Selected extract:
Mirko is head of Keep Moving; he is also the person who developed this system of training in the first place. He is a certified DDQT teacher (the German parent organization of taiji and qigong teachers) and licensed as a prevention course instructor by Germany’s statutory health insurance companies. He has studied taiji, qigong and meditation, looking back upon 17 years of training in martial arts and techniques of self-awareness. His methods of teaching ensure that every person attending his classes, from beginners to experienced students, will gain new insights and come one step closer to grasping the principles of taiji. For the last four years the main focus of his work has been on therapeutic training sessions with persons suffering from movement disorders or Parkinson’s disease. His training system Keep Moving is based on these experiences and on his close cooperation with the Parkinson Clinic at Beelitz-Heilstätten.

What to work on:
1 – According to the profile of Mirko, what two things is the Keep Moving training system based on?
2 – List the disciplines that the profile of Mirko says he has studied.

Records supplied:
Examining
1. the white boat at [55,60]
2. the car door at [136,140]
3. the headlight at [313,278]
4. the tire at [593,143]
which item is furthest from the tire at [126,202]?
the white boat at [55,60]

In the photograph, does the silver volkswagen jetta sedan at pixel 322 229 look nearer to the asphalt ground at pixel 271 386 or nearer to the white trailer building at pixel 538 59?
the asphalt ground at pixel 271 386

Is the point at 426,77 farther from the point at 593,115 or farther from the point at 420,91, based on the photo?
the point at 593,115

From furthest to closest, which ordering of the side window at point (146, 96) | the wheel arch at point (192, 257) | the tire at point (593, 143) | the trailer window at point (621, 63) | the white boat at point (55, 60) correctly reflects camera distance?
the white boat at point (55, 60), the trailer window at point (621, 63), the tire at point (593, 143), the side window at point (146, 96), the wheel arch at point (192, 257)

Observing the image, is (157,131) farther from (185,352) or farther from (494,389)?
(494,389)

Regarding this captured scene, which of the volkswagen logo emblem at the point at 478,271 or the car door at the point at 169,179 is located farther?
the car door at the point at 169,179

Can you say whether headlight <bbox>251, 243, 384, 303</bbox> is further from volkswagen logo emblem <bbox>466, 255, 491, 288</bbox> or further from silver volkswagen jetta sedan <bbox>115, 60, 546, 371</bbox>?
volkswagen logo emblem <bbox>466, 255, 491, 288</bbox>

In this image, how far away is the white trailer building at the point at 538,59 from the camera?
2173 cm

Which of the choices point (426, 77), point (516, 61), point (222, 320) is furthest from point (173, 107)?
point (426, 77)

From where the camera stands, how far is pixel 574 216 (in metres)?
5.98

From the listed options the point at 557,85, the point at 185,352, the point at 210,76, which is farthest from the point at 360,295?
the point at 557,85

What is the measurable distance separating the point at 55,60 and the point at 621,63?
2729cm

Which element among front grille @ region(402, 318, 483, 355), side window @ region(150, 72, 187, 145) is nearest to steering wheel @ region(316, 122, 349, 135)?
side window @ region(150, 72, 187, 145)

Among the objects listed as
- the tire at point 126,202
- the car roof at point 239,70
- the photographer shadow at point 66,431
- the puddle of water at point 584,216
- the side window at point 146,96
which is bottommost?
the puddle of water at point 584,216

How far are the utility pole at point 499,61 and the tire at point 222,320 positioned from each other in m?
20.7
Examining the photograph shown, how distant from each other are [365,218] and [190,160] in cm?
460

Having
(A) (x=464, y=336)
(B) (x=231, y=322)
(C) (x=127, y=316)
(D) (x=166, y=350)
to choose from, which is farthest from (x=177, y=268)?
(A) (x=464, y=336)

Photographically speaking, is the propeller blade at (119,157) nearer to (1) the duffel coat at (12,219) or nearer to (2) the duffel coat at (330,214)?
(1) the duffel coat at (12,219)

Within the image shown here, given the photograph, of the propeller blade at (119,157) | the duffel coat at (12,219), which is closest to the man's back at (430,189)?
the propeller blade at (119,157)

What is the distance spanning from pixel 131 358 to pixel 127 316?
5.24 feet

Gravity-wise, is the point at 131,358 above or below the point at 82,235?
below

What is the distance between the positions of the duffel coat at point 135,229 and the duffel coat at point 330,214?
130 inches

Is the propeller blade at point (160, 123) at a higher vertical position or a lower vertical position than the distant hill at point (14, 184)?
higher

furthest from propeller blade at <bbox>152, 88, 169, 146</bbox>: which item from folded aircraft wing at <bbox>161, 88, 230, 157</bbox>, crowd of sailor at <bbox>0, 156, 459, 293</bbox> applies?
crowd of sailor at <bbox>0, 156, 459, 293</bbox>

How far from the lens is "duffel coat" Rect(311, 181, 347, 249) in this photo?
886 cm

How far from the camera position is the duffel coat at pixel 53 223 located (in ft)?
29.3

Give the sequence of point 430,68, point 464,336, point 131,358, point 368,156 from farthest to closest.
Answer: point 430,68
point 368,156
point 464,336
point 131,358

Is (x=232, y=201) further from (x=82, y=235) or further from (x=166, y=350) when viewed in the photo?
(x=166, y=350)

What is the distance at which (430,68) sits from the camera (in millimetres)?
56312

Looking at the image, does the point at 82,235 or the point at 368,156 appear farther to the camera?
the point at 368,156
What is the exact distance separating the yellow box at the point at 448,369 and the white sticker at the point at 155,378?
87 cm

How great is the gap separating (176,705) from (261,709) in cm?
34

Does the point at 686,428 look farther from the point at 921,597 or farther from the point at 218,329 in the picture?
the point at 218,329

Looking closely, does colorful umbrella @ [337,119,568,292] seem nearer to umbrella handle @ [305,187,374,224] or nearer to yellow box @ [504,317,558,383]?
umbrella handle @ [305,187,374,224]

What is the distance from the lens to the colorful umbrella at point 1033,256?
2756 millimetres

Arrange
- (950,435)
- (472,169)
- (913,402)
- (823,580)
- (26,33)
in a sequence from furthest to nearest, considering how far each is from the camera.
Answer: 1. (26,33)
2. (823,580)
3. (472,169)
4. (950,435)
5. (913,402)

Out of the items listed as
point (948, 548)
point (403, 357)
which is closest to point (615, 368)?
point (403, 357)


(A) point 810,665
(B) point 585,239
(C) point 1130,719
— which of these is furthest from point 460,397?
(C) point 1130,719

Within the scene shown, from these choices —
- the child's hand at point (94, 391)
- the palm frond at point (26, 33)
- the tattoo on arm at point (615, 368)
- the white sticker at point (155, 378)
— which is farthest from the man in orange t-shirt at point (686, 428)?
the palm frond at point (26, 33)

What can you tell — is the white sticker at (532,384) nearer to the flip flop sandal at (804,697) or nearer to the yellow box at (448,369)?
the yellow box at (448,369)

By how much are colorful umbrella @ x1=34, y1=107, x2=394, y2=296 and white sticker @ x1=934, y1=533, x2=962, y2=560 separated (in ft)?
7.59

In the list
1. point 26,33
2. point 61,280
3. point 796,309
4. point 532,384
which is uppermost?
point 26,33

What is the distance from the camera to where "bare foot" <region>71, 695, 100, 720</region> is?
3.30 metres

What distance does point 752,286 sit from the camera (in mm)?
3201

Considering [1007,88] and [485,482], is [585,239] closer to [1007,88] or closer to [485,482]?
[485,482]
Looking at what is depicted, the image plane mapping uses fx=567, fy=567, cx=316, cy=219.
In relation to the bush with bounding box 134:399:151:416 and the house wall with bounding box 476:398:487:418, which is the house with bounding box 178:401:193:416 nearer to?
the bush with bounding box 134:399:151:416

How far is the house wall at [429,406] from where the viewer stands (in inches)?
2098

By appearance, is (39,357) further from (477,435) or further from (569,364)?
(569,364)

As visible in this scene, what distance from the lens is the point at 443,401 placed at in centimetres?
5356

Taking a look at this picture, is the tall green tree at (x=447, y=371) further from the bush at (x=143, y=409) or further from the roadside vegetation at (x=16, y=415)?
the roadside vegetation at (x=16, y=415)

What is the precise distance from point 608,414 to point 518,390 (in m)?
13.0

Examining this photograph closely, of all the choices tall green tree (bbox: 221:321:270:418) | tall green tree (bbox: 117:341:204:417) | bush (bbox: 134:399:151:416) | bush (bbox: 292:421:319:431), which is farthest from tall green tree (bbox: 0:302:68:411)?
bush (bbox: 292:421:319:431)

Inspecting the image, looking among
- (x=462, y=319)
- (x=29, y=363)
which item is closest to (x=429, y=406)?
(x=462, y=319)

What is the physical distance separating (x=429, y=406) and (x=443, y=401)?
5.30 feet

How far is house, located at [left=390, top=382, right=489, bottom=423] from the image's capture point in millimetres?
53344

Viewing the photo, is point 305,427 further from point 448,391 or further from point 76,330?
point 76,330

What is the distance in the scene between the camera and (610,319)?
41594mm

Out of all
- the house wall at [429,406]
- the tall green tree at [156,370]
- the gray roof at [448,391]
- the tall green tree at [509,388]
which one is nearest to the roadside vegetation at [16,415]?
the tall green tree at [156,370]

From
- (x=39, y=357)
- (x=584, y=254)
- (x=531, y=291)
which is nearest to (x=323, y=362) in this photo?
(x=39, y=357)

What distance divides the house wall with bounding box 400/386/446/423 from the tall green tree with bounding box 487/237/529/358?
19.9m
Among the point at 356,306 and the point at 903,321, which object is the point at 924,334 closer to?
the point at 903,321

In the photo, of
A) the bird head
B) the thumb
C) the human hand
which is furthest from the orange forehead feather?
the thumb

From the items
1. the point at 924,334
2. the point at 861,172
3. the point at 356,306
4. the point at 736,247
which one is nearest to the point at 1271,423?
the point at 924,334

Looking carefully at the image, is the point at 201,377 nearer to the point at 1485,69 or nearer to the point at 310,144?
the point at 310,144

Solutions to each task:
1 – Keep Moving is based on Mirko's experience from four years of therapeutic training sessions with people who have movement disorders or Parkinson's disease. It is also based on his close cooperation with the Parkinson Clinic at Beelitz-Heilstätten.

2 –
- Taiji
- Qigong
- Meditation